Люда к тому времени потеряла нить рассказа и засуетилась, как Ариадна, поспешно разматывая клубок.
– Чьего портрета не сохранилось?
– Малахова! Да не твоего, Людик! А нашего общего, гениального уральского архитектора. Нет ни одного изображения, сиди гадай, как выглядел.
Климов помрачнел, защёлкал пальцами, заморгал – как у всякого нервного человека, у него был богатый запас разнообразных тиков, а Люда при упоминании Малахова привычно вздрогнула. Ну да, ну да, они ведь стоят прямо у дома Малахова, однофамильца её мужа – и сына, и дочери, и её самой, Людмилы Малаховой. Их родовое гнездо друзья раньше тоже называли
Малаховы ещё в девяностых купили квартиру в одном из домов близ киностудии – тех самых, где школьная коридорная система, двухэтажные квартиры и подъезды, в которые приходили целоваться все окрестные подростки (пока жильцы не скинулись на кодовый замок и домофон).
С деньгами у них тогда было хорошо: сотрудников муж каждый год отправлял с семьями на море, оплачивал зубные протезы для их бабушек и отмазы от армии для сыновей. И для меня он тогда тоже ничего не жалел, думала Люда, разглядывая полинявшие носки старых кроссовок и кривоватый, пусть и сто раз антверпенский зонт с вылезающей спицей. А когда Малахов узнал, что у него будет сын, то притащил домой корзину роз – корзина даже в дверь не проходила, хотя двери у них в квартире широченные. Над испуганно раскрывшимися алыми розами торчало раскрасневшееся лицо мужа: дикий, приблудный цветок.
Климов уже опять рассказывал про спрятанные реки – глаза сияют, по щеке слезой течёт дождевая капля, пальцы разминают сигарету. Счастье Климова – найти слушателя и обрушить на него град подробностей, хоть на миг облегчить непосильный груз многих познаний… Пусть даже вполуха слушают – всё равно что-то да запомнят.

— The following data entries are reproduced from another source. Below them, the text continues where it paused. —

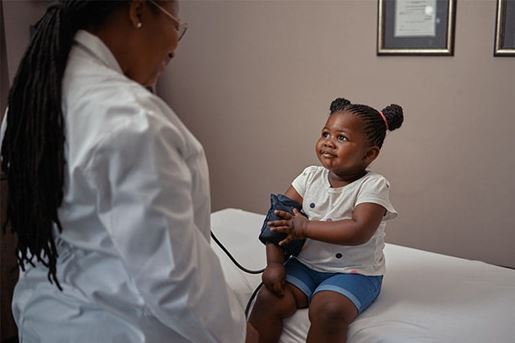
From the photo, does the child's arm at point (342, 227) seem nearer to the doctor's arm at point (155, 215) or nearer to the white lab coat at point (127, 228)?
the white lab coat at point (127, 228)

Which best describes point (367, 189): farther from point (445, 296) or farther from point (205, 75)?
point (205, 75)

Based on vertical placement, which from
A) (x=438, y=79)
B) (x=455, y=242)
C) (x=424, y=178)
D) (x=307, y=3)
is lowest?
(x=455, y=242)

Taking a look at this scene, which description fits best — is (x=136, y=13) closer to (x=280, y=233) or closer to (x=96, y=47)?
(x=96, y=47)

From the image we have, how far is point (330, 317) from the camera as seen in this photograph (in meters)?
1.44

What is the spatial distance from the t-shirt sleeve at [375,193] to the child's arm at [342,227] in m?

Спасибо, что настоящего града сегодня нет, а только в переносном смысле. Лето, конечно, ни к чёрту.
– Малаховка, Мельковка, Черемшанка, Основинка, Монастырка – это не считая ручьёв там всяких, ключей… Все они были спрятаны под землю, все текут у нас под ногами. Мы ходим по городу, ездим, а они там, под нами, никуда не делись, текут…
Лицо Климова стало мечтательным и почти красивым.
– А зачем их спрятали?
– Затем, что люди – свиньи! Каждую речку превращали в сточную яму, выбрасывали туда и выливали что ни попадя. Ну и развитие города, не забывай, – надо жильё строить для трудящихся, заводы открывать, рельсы прокладывать, а тут какая-то речка течёт, мешает… Вот интересно, что бы сказал на это Михал Палыч?

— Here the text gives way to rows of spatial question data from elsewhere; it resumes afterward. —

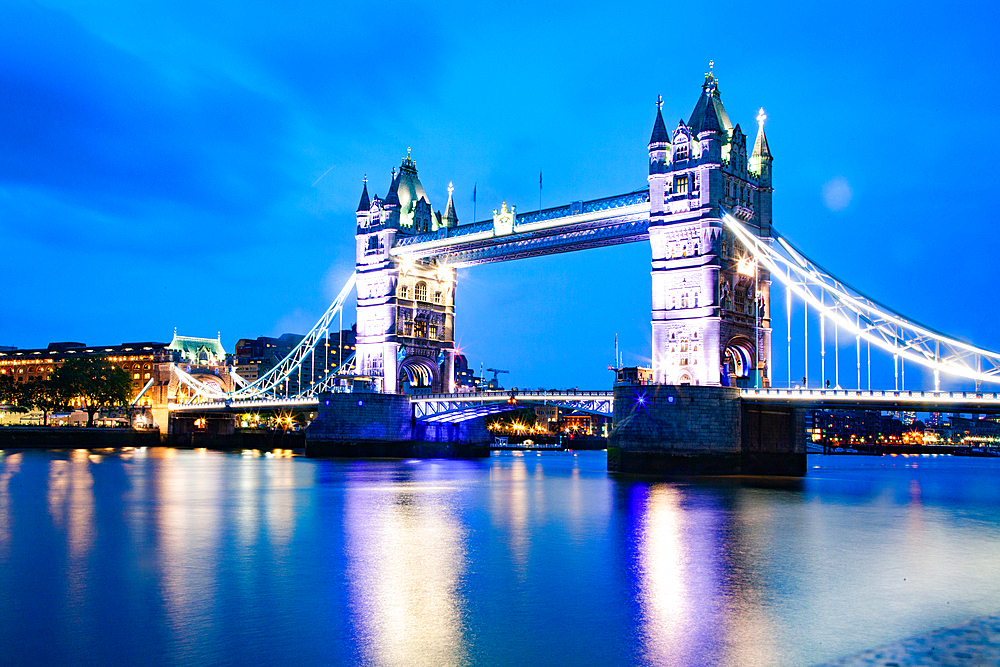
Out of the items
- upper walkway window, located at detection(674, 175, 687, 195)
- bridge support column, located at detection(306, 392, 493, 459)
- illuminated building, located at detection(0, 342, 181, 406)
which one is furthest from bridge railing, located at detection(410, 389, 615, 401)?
illuminated building, located at detection(0, 342, 181, 406)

Они оба оглянулись на дом Малахова, как будто в ожидании ответа. Дом выглядел аккуратным, подтянутым, сдержанным. Башенка наверху выкрашена в зелёный цвет. Когда-то давно сын спрашивал: а кто живёт в той башенке? Карлсон?
«Для Карлсона низковато будет», – отшутился тогда муж. Тогда ещё были шутки, и сын его не боялся, не отшатывался привычно в сторону.

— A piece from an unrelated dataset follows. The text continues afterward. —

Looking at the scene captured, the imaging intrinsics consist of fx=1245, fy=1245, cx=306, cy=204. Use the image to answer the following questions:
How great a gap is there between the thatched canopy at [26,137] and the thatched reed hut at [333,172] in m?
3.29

– Кстати, – Климову всё и всегда кстати, – дом-то малаховский тоже подделка. Восстановленное здание. Когда расширяли Лунку[1], здание решили перенести вглубь участка на пятнадцать метров. Чтобы портик трамваям не мешал. Из настоящего сохранились только купол и всякие декоративные финтифлюшки.
– Ну и вот зачем ты мне это сказал? – расстроилась Люда. – И так кругом одни подделки.
– Копия качественная, – утешил её Климов. – А таких вещей о родном городе стыдно не знать.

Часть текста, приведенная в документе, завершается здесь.